▶ _Goal of the exercise_:
Copy out the records word for word, starting at the line containing "At what distance from" and continuing through the end of the records.

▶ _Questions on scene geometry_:

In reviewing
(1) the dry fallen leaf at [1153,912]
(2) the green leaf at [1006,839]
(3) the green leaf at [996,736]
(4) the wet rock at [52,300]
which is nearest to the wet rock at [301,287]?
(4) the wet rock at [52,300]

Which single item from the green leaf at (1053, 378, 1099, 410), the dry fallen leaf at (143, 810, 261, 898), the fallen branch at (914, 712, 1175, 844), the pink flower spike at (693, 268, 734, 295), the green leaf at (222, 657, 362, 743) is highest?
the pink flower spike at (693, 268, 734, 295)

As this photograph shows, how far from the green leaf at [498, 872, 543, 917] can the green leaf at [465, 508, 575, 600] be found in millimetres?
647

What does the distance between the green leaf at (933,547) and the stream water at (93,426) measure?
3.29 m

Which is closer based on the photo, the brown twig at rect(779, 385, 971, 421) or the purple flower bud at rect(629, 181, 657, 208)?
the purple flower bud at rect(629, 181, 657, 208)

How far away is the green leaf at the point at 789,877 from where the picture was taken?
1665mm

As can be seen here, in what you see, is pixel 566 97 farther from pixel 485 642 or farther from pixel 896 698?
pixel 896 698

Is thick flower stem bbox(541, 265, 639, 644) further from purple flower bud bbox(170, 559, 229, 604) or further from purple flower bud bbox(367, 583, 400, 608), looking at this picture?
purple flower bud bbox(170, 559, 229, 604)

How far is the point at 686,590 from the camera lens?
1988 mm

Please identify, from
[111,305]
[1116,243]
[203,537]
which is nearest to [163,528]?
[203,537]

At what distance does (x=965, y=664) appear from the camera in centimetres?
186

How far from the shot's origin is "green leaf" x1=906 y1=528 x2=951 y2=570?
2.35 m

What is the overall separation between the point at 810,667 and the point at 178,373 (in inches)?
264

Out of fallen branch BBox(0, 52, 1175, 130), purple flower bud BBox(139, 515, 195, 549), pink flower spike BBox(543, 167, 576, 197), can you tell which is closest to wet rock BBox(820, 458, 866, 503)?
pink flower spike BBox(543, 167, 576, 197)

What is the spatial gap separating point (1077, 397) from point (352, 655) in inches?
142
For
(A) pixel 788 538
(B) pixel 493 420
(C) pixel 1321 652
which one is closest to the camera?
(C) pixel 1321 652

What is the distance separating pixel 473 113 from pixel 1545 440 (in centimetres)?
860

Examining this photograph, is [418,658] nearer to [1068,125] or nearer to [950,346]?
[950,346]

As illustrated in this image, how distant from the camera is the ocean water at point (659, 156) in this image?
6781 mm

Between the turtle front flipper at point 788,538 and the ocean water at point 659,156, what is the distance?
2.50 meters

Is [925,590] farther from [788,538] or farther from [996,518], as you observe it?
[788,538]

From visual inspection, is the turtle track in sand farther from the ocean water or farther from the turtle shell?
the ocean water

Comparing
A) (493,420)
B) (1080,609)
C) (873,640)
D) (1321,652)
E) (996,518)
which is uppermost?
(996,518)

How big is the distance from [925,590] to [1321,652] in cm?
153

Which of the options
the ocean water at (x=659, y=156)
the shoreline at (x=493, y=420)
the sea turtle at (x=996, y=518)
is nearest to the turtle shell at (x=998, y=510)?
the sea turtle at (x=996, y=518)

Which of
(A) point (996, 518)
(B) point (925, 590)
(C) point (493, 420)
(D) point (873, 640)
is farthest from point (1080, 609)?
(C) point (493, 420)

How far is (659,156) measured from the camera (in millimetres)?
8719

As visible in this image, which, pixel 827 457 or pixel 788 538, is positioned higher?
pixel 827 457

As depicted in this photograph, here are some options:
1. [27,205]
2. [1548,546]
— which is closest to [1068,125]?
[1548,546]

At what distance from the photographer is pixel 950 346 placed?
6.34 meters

▶ _Complete output_:
At what distance from the photographer is pixel 950 346 placed?
6.34 meters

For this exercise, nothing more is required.